Julie has a Santa Barbara friend living on Grand Cayman. This led to Clare and I booking a trip there and Julie booking a flight there, too. When a friend of Clare’s heard about our vacation plans, she accused Clare of conspiring to elope. In fact, it had never occurred to us that getting married in the Cayman Islands was easy.
I signed us up for the Simply Basic: location, ceremony and $200 in Caymanian paperwork for one low price. They even threw in the wedding vows. Once the official learned we weren’t Christians, she gave us a choice between Mystic Union and Visitor Type 1. We went with Visitor Type 1, which seemed to be exactly what we wanted and one more step to happiness skipped entirely.
The location choices were beach or tropical gazebo. Not wanting to get my nice shoes dirty, I chose gazebo, which ended up being in the official’s front yard in a down-market and occasionally dodgy part of the town of West Bay. The gazebo had a crimson astro-turf runway, and the photographer insisted on abandoning it for the beach as soon as the ceremony was over.

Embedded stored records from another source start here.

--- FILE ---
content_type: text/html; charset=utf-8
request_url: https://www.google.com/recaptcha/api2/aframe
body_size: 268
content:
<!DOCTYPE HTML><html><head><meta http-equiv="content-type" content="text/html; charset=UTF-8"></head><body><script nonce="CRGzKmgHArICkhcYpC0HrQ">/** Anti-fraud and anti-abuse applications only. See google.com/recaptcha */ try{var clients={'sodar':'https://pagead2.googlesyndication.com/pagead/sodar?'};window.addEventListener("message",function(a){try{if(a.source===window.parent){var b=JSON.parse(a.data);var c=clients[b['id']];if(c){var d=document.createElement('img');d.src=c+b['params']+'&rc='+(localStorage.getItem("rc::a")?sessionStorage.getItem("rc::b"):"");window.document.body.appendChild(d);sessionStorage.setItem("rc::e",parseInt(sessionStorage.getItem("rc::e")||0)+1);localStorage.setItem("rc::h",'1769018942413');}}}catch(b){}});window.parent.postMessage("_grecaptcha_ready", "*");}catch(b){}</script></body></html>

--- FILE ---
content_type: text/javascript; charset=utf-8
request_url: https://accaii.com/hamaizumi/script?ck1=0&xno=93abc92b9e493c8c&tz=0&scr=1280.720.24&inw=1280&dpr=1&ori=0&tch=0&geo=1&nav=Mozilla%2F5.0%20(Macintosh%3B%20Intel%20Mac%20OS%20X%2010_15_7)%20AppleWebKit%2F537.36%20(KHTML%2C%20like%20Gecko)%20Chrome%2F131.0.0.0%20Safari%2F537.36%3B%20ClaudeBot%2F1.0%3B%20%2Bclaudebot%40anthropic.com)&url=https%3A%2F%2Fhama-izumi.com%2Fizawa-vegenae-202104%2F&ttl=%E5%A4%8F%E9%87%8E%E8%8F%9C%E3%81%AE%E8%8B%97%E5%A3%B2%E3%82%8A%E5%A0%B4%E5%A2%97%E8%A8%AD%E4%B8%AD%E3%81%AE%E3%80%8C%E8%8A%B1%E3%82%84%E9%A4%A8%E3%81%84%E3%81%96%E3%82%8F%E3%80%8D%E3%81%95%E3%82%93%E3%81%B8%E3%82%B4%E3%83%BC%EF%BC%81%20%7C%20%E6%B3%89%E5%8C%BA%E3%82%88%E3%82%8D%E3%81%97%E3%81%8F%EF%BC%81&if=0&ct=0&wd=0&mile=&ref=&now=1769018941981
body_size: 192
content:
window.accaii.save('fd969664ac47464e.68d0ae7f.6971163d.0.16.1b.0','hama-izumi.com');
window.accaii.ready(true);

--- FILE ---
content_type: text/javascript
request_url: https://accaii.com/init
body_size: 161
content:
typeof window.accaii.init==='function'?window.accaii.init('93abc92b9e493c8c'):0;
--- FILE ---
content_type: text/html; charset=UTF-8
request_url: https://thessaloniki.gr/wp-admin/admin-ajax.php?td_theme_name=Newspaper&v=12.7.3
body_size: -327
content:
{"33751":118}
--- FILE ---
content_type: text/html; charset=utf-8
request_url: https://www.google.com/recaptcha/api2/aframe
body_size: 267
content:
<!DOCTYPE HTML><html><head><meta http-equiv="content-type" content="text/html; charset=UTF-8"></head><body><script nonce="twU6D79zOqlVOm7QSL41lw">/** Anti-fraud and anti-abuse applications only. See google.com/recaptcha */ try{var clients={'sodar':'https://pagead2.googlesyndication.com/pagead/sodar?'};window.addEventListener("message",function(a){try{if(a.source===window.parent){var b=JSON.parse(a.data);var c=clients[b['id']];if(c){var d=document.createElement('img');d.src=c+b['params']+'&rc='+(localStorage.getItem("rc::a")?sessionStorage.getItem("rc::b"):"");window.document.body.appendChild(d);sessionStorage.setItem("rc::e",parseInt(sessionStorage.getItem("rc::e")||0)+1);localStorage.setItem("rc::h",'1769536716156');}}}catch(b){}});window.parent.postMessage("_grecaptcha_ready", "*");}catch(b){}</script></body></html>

We stayed at a fancy B&B run by lovely people, whose other guests included a guy called Paul Reavis. This Paul Reavis guy works on drones for Northrup Grumman in Afghanistan, which their website says means, “bringing new combat multiplier capabilities to the warfighter faster”. I asked him if when he left Afghanistan in a military cargo plane he got to wear one of those seatbelts that comes down over the shoulders, like in the movies. He said he did, and I got a kick out of it.
Julie arrived two days later than expected after being snowed-in in Boston. By the time we got back to our room after picking her up from the airport is was 3:45 pm on the day of our five o’clock wedding. Clare only got to freak out about her wedding for an hour instead of months, and I only got two tries to tie my tie a passable length. Julie had to help us both.
Clare drove us from our place on Sticky Toffee Lane to the ceremony, on the left side of the road, as she had done expertly all week. “Here Comes the Bride” played on the gazebo boombox until the official told Julie to pause it. We each wore a ribbon of tartan flair around one wrist and had tropical flowers. Our rings weren’t made yet, so we used twine. When the official said “holy” the first time, we thought she was just being nice. Then she surprised us with a prayer not previously discussed in Visitor Type I, and all we could do was do our best.
We ate an extravagant dinner that saw me devour the biggest lobster ever on my first time ever eating lobster. Julie’s friends joined us later and treated us to desserts that included the sticky toffee pudding after which our little lane was named. The next day Clare and Julie played with dolphins at the lagoon down the road. I took pictures and talked to Joe Tourist from Connecticut and tried to remember that this was my life and to refer to Clare as my wife.
P.S. Clare’s back in Manhattan now. I’m going there for six days in February and she’s coming to Goleta for eight days in March. If you’ll be in either of those places, please look us up: Clare Nisbet or Paul Rivas. (But we’re married now.)